Rewrite the data starting at the line that has "Out of [331,332]" and stopping after the line that has "2664 millimetres". Replace "dark rock in snow" with "dark stone in snow" and leave everything else unchanged.

** start Material **

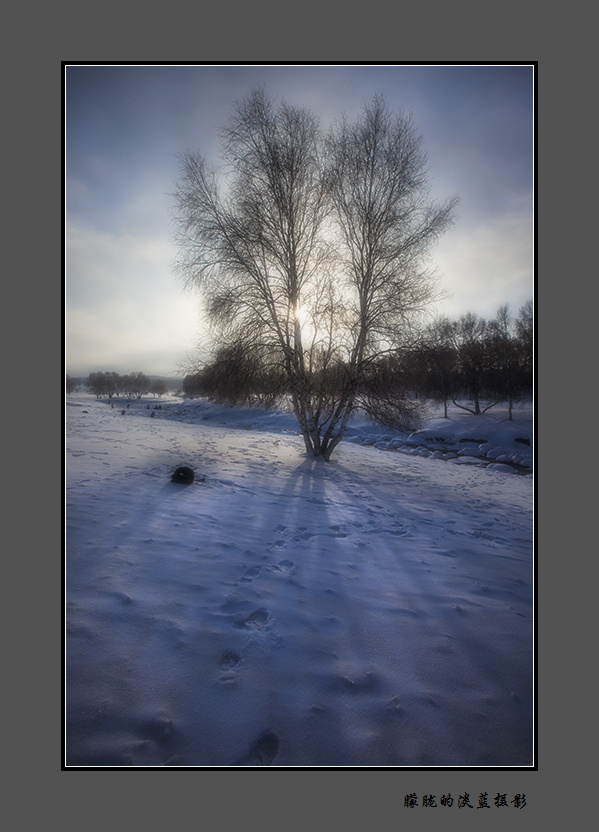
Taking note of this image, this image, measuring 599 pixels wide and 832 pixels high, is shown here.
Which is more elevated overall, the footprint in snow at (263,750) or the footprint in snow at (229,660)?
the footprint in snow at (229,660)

** end Material **
** start Material **

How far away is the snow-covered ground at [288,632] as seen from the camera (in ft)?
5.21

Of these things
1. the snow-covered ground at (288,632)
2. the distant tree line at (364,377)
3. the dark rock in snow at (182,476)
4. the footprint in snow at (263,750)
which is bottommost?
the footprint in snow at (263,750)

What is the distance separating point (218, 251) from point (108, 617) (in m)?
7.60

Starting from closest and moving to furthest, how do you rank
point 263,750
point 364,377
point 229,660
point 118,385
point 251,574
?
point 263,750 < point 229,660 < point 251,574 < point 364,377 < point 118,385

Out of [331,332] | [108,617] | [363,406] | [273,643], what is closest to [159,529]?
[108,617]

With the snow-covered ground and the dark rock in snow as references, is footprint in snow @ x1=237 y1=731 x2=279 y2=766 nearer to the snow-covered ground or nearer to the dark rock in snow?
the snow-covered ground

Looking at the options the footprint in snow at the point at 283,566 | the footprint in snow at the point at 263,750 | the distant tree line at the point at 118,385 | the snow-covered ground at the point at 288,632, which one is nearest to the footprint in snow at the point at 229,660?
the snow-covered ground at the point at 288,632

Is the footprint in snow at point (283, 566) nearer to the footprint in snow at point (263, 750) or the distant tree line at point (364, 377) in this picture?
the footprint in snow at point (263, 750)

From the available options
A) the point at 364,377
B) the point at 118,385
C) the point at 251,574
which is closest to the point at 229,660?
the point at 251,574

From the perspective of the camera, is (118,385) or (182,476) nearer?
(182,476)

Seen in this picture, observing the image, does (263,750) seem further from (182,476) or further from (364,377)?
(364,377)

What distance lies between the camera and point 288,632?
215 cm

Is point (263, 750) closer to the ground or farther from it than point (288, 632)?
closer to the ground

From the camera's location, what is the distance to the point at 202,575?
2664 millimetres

** end Material **

Correct answer:
Out of [331,332] | [108,617] | [363,406] | [273,643], what is closest to [159,529]?
[108,617]

With the snow-covered ground and the dark stone in snow as references, is footprint in snow @ x1=237 y1=731 x2=279 y2=766 nearer to the snow-covered ground or nearer to the dark stone in snow?
the snow-covered ground

Looking at the options the footprint in snow at the point at 283,566 | the footprint in snow at the point at 263,750 | the distant tree line at the point at 118,385 | the snow-covered ground at the point at 288,632, which one is nearest to the footprint in snow at the point at 229,660?
the snow-covered ground at the point at 288,632

Is the footprint in snow at point (283, 566) nearer to the footprint in snow at point (263, 750) or the distant tree line at point (364, 377) in this picture?
the footprint in snow at point (263, 750)

From the available options
A) the point at 364,377
B) the point at 118,385
C) the point at 251,574
which is closest to the point at 229,660?
the point at 251,574

From the perspective of the camera, is (118,385) or (182,476) nearer?
(182,476)

Seen in this picture, observing the image, does (263,750) seem further from (182,476) or further from (364,377)?
(364,377)

What distance lies between the camera and point 288,632?
215 cm

Is point (263, 750) closer to the ground or farther from it than point (288, 632)?
closer to the ground

From the camera's location, what is the distance to the point at 202,575?
2664 millimetres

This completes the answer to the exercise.